_AIM OF THE EXERCISE_
Rewrite every line from the line with "In the photograph, does" through the end of the material, requests included, and give only those lines. Scale each number in the answers (the point coordinates and the distances) by 0.65, rounding to whole numbers with halves rounded up.

_GIVEN ENTRIES_
──────────

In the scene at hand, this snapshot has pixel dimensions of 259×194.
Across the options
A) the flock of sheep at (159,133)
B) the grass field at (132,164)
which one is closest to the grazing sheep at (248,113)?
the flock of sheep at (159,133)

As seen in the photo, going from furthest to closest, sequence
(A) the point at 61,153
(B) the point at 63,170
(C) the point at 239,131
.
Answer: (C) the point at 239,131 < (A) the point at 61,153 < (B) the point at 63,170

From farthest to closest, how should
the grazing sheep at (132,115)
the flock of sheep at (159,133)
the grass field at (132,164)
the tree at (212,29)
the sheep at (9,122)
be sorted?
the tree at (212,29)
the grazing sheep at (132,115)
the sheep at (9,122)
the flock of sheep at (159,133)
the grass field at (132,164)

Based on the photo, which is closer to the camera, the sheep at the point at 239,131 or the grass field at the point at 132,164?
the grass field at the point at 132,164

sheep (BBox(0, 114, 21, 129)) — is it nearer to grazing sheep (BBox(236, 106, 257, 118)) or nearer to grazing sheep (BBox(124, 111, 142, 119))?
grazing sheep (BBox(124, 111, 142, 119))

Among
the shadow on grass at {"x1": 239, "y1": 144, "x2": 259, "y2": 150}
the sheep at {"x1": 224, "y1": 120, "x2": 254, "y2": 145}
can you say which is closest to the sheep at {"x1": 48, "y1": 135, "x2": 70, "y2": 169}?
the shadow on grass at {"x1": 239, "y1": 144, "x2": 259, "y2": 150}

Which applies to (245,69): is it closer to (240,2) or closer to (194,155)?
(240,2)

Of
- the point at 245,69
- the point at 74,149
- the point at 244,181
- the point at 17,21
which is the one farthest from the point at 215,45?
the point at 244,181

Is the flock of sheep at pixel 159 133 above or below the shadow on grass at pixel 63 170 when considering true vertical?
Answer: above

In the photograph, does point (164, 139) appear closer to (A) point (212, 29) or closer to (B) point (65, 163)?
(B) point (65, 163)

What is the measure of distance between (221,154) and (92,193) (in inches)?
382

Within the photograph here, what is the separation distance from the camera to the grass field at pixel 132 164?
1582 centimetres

──────────

_FINAL ANSWER_
In the photograph, does point (164, 139) appear closer to (A) point (212, 29) or closer to (B) point (65, 163)?
(B) point (42, 106)

What is the measure of distance between (221,154) and (92,193) (in inches)?
248

Within the photograph here, what is the separation distance from the camera to the grass field at pixel 132 164?
1028 centimetres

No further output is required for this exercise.